▶ [Görev A]
Mutfağın tarihsel gelişimini anlatan metinde çanak çömlek yapımı için sayılan yöntemleri sıralayın.
▶ [Görev B]
Mutfağın tarihsel gelişimine dair metinde "Bilim insanlarının çalışmalarında, tarih" ile "rastlanılmıştır (Gökdemir, 2009)." arasındaki kısmı, bu ifadeler de dahil olmak üzere harfi harfine yineleyin.

--- Metin parçası ---

2.1.2. Mutfağın Tarihsel Gelişimi

İlk çağlardan günümüz dijital çağa gelene kadar ki süreçte, insanlar hayatta kalabilmek adına gıdaları temin etmede uzun bir değişim süreci geçirmiştir. İlk çağlarda insanlar sezgisel olarak hayvanları avlamış ve bitkileri toplayarak varlıklarını sürdürmüşlerdir. Dolaysıyla tüm bu gelişmeler kültürün parçası olan mutfak yapısını da etkilemiştir. Zaman ilerledikçe insanoğlu zekasını kullanarak kendisi için faydalı olan bitkileri ve av hayvanlarını ayırmış ve üretmeye başlamış bunun yanı sıra besin temin etmede sıkıntıya düştükleri zamanlarda da gıdaları saklama koşullarını öğrenmişlerdir (Güler, 2007, s. 19).

(24)

Bilim insanlarının çalışmalarında, tarih öncesi çağlarda yaşayan insanların beslenme biçimleri ile ilgili bilgiler mağaralarda tespit edilmiştir. Bu çerçevede, primitif toplum da olsalar mutfak kavramı ilk insanla başlamıştır. Mutfak olgusunda en büyük keşif şüphesiz ki ateşin icadı ve kullanımı ile insanoğlunun değişimi olmuştur. İnsanlığın ilk türlerinden kabul edilen Homo ergaster/erectus döneminde ısınma ve pişirme amacıyla ateşin kullanımına Çin’ de bulunan yaklaşık 500-240 bin yıl öncesi olduğuna inanılan Zhoukoudian mağarasında rastlanılmıştır (Gökdemir, 2009).

Bu doğrultuda, 500 bin ve 1 milyon yıl önce insanoğlu ateşi bularak yemeklerini pişirmiş aynı zamanda da pişirme tekniklerini keşfetmişlerdir. Önceleri çiğ olarak tükettikleri hayvan etleri ateşin keşfi ile değişik formlardaki yemeklere dönüştürülmüştür (Aktaş ve Özdemir, 2007). Ateşi sadece yemeklerde kullanmakla kalmayıp insanoğlu, ateşten çanak çömlek yapımında da yararlanmıştır. Bu yararlanma şekli tabi ki deneme yanılma yöntemleri sonucunda kili doğru kullanma, şekil verme, güneş ışığında kurutma, fırında pişirme ve sırlama yöntemi ile insanlık için bir devrim kalitesinde icat olmuştur. Bu çerçevede yemek kültürü de coğrafi yapıdan, iklim ve çevreden, dini inanışlardan oldukça etkilenmiştir.

--- Sağlanan malzeme ---

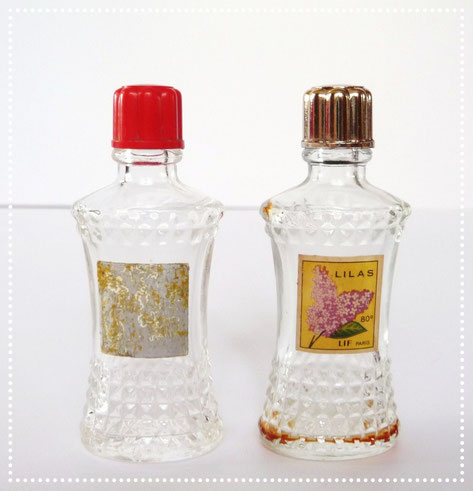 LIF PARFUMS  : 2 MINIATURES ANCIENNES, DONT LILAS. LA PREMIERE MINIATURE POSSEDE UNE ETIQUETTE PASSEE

---
--- Sağlanan malzeme ---

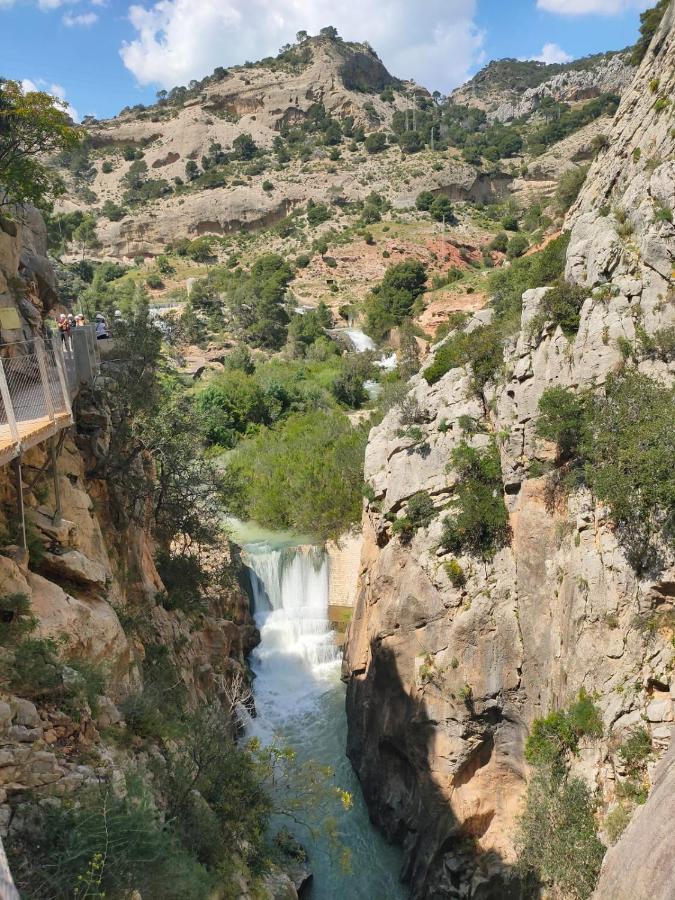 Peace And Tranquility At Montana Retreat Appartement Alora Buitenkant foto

---

▶ [Yanıt A]
- Kili doğru kullanma
- Şekil verme
- Güneş ışığında kurutma
- Fırında pişirme
- Sırlama

▶ [Yanıt B]
Bilim insanlarının çalışmalarında, tarih öncesi çağlarda yaşayan insanların beslenme biçimleri ile ilgili bilgiler mağaralarda tespit edilmiştir. Bu çerçevede, primitif toplum da olsalar mutfak kavramı ilk insanla başlamıştır. Mutfak olgusunda en büyük keşif şüphesiz ki ateşin icadı ve kullanımı ile insanoğlunun değişimi olmuştur. İnsanlığın ilk türlerinden kabul edilen Homo ergaster/erectus döneminde ısınma ve pişirme amacıyla ateşin kullanımına Çin’ de bulunan yaklaşık 500-240 bin yıl öncesi olduğuna inanılan Zhoukoudian mağarasında rastlanılmıştır (Gökdemir, 2009).